### Data for the task:
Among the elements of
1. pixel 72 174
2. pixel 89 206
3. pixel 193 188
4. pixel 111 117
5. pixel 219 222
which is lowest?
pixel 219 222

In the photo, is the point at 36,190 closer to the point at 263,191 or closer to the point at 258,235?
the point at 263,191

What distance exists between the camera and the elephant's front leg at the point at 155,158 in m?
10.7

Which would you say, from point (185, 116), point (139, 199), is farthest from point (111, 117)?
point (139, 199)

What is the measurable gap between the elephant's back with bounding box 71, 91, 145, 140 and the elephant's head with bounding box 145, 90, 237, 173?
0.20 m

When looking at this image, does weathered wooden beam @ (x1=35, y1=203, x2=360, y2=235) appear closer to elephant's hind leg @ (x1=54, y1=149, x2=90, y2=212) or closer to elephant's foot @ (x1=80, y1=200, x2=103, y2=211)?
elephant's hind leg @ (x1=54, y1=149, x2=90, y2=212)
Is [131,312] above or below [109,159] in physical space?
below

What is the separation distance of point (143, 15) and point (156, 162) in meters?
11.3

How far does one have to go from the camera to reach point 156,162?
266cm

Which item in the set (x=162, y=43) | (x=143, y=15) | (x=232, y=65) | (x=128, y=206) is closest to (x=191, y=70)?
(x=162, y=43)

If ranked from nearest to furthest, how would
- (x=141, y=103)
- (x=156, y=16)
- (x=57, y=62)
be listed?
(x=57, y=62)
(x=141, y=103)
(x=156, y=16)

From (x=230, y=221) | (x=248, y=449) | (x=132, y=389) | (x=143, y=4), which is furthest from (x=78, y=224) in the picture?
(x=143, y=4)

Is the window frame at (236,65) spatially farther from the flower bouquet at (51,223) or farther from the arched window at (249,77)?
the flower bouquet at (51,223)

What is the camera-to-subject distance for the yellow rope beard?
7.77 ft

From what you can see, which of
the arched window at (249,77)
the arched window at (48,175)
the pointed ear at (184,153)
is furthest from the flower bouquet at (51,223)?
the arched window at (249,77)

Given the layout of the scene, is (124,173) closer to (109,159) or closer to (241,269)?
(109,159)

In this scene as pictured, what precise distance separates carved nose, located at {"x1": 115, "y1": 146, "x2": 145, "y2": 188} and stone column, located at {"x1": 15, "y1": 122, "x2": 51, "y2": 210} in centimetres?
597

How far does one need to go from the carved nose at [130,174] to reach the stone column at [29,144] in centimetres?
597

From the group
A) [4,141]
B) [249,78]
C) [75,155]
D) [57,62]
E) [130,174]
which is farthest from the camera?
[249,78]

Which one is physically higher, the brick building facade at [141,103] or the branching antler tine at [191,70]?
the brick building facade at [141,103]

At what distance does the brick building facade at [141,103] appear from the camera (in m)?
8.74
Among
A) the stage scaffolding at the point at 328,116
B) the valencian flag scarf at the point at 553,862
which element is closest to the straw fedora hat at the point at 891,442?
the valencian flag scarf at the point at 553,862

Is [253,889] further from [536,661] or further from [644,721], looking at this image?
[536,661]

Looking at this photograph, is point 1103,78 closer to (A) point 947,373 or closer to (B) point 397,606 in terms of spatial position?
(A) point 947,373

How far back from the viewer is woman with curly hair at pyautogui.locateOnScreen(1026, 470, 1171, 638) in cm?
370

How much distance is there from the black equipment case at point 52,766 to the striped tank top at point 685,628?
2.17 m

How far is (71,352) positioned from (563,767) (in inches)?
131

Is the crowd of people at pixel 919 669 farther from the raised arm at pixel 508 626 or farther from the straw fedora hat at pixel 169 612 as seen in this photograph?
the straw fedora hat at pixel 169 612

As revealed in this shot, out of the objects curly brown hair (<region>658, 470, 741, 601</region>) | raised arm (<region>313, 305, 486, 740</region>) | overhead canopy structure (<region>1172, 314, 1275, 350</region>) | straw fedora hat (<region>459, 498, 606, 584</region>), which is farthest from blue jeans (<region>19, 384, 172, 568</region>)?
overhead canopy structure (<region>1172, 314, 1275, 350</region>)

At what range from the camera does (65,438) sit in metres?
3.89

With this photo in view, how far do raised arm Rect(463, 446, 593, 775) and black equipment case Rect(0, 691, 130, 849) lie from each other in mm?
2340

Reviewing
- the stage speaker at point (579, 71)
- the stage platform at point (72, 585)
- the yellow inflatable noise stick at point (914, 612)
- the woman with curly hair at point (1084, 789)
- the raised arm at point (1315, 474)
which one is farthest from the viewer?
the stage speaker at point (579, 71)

### Do this:
Copy the data above exactly. Every line must be included.

### Expected output:
Among the elements of
1. pixel 72 174
2. pixel 89 206
3. pixel 193 188
4. pixel 111 117
5. pixel 219 222
which is lowest?
pixel 219 222

In the photo, is the point at 36,190 closer to the point at 263,191 or closer to the point at 258,235?
the point at 263,191

What distance exists between the camera and the elephant's front leg at the point at 155,158 in m?
10.7

Which would you say, from point (185, 116), point (139, 199), is farthest from point (111, 117)?
point (139, 199)

What is the measurable gap between the elephant's back with bounding box 71, 91, 145, 140 and the elephant's head with bounding box 145, 90, 237, 173?
0.20 m

When looking at this image, does weathered wooden beam @ (x1=35, y1=203, x2=360, y2=235) appear closer to elephant's hind leg @ (x1=54, y1=149, x2=90, y2=212) or closer to elephant's foot @ (x1=80, y1=200, x2=103, y2=211)?
elephant's hind leg @ (x1=54, y1=149, x2=90, y2=212)
Is [131,312] above or below [109,159] in physical space?
below

What is the separation distance of point (143, 15) and point (156, 162) in meters?
11.3

How far does one have to go from the camera to reach point 156,162?
266cm

Which item in the set (x=162, y=43) | (x=143, y=15) | (x=232, y=65) | (x=128, y=206) is closest to (x=191, y=70)?
(x=162, y=43)

If ranked from nearest to furthest, how would
- (x=141, y=103)
- (x=156, y=16)
- (x=57, y=62)
be listed?
(x=57, y=62)
(x=141, y=103)
(x=156, y=16)

From (x=230, y=221) | (x=248, y=449) | (x=132, y=389) | (x=143, y=4), which is furthest from (x=78, y=224) in the picture?
(x=143, y=4)

Is the window frame at (236,65) spatially farther from the flower bouquet at (51,223) or farther from the arched window at (249,77)?
the flower bouquet at (51,223)

What is the camera-to-subject distance for the yellow rope beard?
7.77 ft

From what you can see, which of
the arched window at (249,77)
the arched window at (48,175)
the pointed ear at (184,153)
is furthest from the flower bouquet at (51,223)?
the arched window at (249,77)

Given the layout of the scene, is (124,173) closer to (109,159) or closer to (241,269)?
(109,159)

In this scene as pictured, what precise distance separates carved nose, located at {"x1": 115, "y1": 146, "x2": 145, "y2": 188} and stone column, located at {"x1": 15, "y1": 122, "x2": 51, "y2": 210} in centimetres?
597

How far does one need to go from the carved nose at [130,174] to reach the stone column at [29,144] in centimetres?
597

From the group
A) [4,141]
B) [249,78]
C) [75,155]
D) [57,62]
E) [130,174]
which is farthest from the camera?
[249,78]

Which one is physically higher, the brick building facade at [141,103] or the branching antler tine at [191,70]?
the brick building facade at [141,103]

At what distance does the brick building facade at [141,103] appear from the camera (in m)?
8.74
Among
A) the stage scaffolding at the point at 328,116
B) the valencian flag scarf at the point at 553,862
which element is closest to the straw fedora hat at the point at 891,442?
the valencian flag scarf at the point at 553,862

Is [253,889] further from [536,661] or further from [644,721], looking at this image?
[536,661]

Looking at this photograph, is point 1103,78 closer to (A) point 947,373 or closer to (B) point 397,606 in terms of spatial position?
(A) point 947,373

How far back from the viewer is woman with curly hair at pyautogui.locateOnScreen(1026, 470, 1171, 638) in cm?
370

How much distance is there from the black equipment case at point 52,766 to the striped tank top at point 685,628?
2.17 m

How far is (71,352) positioned from (563,767) (in inches)?
131

Is the crowd of people at pixel 919 669 farther from the raised arm at pixel 508 626 or farther from the straw fedora hat at pixel 169 612 as seen in this photograph?
the straw fedora hat at pixel 169 612

As revealed in this shot, out of the objects curly brown hair (<region>658, 470, 741, 601</region>) | raised arm (<region>313, 305, 486, 740</region>) | overhead canopy structure (<region>1172, 314, 1275, 350</region>) | straw fedora hat (<region>459, 498, 606, 584</region>), which is farthest from blue jeans (<region>19, 384, 172, 568</region>)?
overhead canopy structure (<region>1172, 314, 1275, 350</region>)

At what range from the camera does (65,438) sit in metres?
3.89

With this photo in view, how far do raised arm Rect(463, 446, 593, 775) and black equipment case Rect(0, 691, 130, 849) lie from each other in mm?
2340

Reviewing
- the stage speaker at point (579, 71)
- the stage platform at point (72, 585)
- the yellow inflatable noise stick at point (914, 612)
- the woman with curly hair at point (1084, 789)
- the raised arm at point (1315, 474)
which one is farthest from the viewer?
the stage speaker at point (579, 71)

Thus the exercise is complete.